▶ _Text_
On 8 June 2010, Hong Kong Airlines completed their flight certification from Hong Kong to Beijing, earning an air operator's certificate for the Airbus A330 operations from the Hong Kong Civil Aviation Department. Scheduled flights to Moscow were launched later that month.

In September 2010, the airline introduced its first Airbus A330F cargo freighter, on a route from Hong Kong to Hangzhou. It officially joined the IATA the next month.

In 2011, Hong Kong Airlines was awarded a 4-star rating by Skytrax. Its passenger traffic exceeded one million, serving 19 destinations.

On 8 March 2012, the airline launched daily flights from Hong Kong to London Gatwick Airport with an Airbus A330-200 aircraft. It operated as an all-Club Class service, featuring 34 "Club Premier" (business class lie-flat beds) and 82 "Club Classic" (cradle style recliner business class) seats. The service lasted only six months.

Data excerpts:
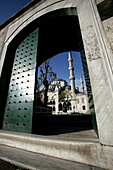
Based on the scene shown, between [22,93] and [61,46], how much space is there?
336 cm

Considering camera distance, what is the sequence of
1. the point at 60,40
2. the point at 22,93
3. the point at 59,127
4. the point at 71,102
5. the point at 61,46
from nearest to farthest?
the point at 22,93 < the point at 59,127 < the point at 60,40 < the point at 61,46 < the point at 71,102

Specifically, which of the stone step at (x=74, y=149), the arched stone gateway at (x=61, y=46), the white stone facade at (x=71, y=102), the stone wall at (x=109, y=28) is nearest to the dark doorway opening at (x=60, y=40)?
the arched stone gateway at (x=61, y=46)

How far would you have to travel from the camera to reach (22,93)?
204 centimetres

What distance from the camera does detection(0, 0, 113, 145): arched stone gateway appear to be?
1.09 meters

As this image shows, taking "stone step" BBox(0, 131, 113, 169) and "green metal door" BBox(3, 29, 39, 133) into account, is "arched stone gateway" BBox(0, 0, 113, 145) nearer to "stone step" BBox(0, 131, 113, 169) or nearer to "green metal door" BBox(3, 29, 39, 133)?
"green metal door" BBox(3, 29, 39, 133)

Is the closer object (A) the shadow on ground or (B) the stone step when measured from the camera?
(B) the stone step

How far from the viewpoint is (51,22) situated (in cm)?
290

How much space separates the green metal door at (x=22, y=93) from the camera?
1.78 metres

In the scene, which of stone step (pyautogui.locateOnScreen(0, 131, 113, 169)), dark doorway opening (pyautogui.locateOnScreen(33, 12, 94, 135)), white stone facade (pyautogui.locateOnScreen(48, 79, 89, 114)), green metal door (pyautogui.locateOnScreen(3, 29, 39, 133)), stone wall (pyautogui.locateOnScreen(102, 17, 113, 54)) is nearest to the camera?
stone step (pyautogui.locateOnScreen(0, 131, 113, 169))

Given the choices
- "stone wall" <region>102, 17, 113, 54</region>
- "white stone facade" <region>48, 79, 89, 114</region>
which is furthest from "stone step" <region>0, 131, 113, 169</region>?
"white stone facade" <region>48, 79, 89, 114</region>

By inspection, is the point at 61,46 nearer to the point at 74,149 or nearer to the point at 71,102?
the point at 74,149

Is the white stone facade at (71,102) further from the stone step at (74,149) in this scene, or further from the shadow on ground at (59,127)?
the stone step at (74,149)

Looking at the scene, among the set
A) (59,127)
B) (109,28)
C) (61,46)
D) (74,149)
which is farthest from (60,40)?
(74,149)

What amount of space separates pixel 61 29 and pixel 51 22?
0.50m
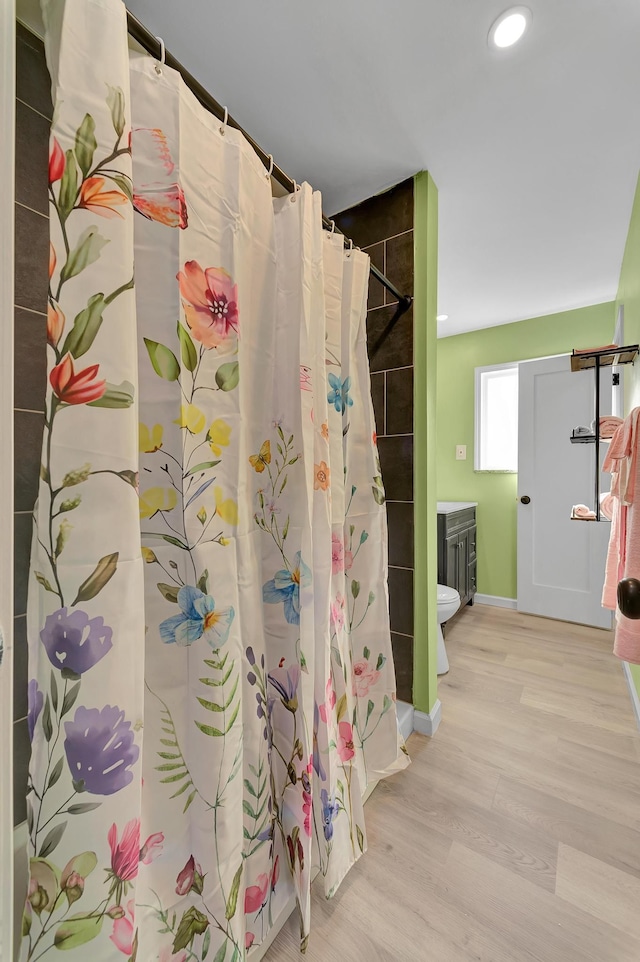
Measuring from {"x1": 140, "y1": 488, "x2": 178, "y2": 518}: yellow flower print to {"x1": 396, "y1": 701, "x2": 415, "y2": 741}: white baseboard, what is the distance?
142 centimetres

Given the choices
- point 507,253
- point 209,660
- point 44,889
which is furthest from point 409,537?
point 507,253

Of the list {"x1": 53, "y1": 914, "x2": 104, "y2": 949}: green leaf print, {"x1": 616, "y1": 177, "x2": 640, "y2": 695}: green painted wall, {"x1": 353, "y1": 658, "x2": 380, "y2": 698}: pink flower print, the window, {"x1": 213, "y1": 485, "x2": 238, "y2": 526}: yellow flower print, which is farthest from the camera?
the window

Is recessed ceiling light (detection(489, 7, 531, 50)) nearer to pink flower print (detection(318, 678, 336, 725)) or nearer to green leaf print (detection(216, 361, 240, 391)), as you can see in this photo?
green leaf print (detection(216, 361, 240, 391))

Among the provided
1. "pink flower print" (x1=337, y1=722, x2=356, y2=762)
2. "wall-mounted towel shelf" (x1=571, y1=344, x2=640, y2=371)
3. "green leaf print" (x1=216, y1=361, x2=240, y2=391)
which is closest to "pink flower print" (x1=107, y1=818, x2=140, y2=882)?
"pink flower print" (x1=337, y1=722, x2=356, y2=762)

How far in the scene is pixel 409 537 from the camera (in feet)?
5.35

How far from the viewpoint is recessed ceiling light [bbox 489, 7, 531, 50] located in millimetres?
1026

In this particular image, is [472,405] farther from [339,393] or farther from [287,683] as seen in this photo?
[287,683]

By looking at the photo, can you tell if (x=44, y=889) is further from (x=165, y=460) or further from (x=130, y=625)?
(x=165, y=460)

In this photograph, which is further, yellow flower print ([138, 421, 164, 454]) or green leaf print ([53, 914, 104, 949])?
yellow flower print ([138, 421, 164, 454])

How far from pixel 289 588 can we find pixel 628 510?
3.52 feet

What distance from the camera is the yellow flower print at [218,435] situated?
0.75 meters

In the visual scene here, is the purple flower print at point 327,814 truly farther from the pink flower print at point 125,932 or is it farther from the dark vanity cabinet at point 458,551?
the dark vanity cabinet at point 458,551

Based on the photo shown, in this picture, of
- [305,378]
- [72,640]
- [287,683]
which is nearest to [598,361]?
[305,378]

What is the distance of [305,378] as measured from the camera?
3.00 ft
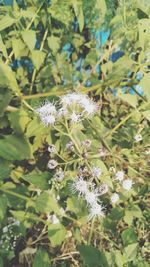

▶ _Problems to solve_
a – In the Hong Kong Airlines text, what rating did Skytrax give the airline in 2011?
b – Return the stretch of the Hong Kong Airlines text from "On 8 June 2010, Hong" through "the next month.".
You don't need the lines above for any of this.

▶ _Responses in order_
a – A 4-star rating.

b –
On 8 June 2010, Hong Kong Airlines completed their flight certification from Hong Kong to Beijing, earning an air operator's certificate for the Airbus A330 operations from the Hong Kong Civil Aviation Department. Scheduled flights to Moscow were launched later that month.

In September 2010, the airline introduced its first Airbus A330F cargo freighter, on a route from Hong Kong to Hangzhou. It officially joined the IATA the next month.